Parts of the exercise:
**A.** In the post about the Lincoln debut at the NYFF, what time had Lincoln supposedly begun?
**B.** Can you sum up the post about the Lincoln debut at the NYFF in two sentences?

Selected passage:
╔══

NYFF: Lincoln's Unfinished Noisy Debut

Is DDL marching toward a third Oscar?I wasn't able to attend last night's "secret" -- we're stretching the definition--  Lincoln debut at the NYFF due to prior commitments but as I lined up for Sally Potter's Ginger and Rosa premiere at 9 it was clear that we would not be filing in anytime soon. Lincoln was running well over. It had supposedly begun at 6:15 and we were informed we wouldn't see our movie until 10:00 pm. For a few biophobic moments I wondered if Lincoln could really be 3 ½ hours long; much much longer than the Gettysburg address!  I can't confirm a running time but I imagine the stars bowing and blurbing "I loved working with ____" sucked up some of the 3 hours and 45 minutes that Lincoln filled the cavernous Alice Tully Hall.

As the Lincoln crowd exited, one woman who joined the Ginger & Rosa line was asked how it was.... After a long pause she unenthusiastically announced that the acting was great. And then...

╚══

Data shown:

╔══

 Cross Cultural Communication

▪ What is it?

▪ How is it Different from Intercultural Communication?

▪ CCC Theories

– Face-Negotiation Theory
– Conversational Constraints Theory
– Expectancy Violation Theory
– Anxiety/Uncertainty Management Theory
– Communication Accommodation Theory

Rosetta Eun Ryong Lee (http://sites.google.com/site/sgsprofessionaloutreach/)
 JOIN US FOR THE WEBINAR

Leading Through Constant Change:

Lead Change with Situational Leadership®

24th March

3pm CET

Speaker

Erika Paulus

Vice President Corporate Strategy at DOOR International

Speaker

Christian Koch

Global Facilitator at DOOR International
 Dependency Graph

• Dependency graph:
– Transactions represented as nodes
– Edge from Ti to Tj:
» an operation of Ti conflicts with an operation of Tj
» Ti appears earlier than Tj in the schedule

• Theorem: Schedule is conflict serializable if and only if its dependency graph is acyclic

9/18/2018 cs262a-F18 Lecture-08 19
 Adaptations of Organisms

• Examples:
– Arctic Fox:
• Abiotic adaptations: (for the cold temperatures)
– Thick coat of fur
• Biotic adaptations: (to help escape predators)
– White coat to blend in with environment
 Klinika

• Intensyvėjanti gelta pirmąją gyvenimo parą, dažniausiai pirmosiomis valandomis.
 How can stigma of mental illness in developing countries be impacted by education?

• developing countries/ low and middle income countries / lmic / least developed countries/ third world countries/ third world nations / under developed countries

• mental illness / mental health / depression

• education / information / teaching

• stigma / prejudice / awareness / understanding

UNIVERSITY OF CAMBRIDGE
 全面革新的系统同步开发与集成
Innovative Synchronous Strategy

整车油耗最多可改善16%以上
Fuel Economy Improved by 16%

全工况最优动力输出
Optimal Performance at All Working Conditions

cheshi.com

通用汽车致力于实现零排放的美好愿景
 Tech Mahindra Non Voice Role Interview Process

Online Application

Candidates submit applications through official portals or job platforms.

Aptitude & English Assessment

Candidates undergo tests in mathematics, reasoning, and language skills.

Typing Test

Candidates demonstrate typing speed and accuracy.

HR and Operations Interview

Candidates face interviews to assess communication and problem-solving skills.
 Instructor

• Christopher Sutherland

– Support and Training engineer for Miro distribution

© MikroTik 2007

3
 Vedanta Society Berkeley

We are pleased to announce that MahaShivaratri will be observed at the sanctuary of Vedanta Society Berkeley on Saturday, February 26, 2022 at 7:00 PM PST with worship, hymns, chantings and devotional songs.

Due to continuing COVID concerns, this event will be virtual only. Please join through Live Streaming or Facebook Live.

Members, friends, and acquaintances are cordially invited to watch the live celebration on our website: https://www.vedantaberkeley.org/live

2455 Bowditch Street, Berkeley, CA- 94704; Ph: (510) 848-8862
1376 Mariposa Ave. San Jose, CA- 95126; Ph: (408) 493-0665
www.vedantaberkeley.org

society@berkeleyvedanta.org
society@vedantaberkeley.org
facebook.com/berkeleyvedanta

╚══

Answers in order:
**A.** 6:15

**B.** The writer couldn't attend the "secret" Lincoln debut at the NYFF but, while lining up at 9 for Sally Potter's Ginger and Rosa premiere, learned that Lincoln was running well over and that the Ginger and Rosa audience wouldn't see their movie until 10:00 pm. As the Lincoln crowd exited, a woman who joined the line was asked how it was and, after a long pause, unenthusiastically said the acting was great.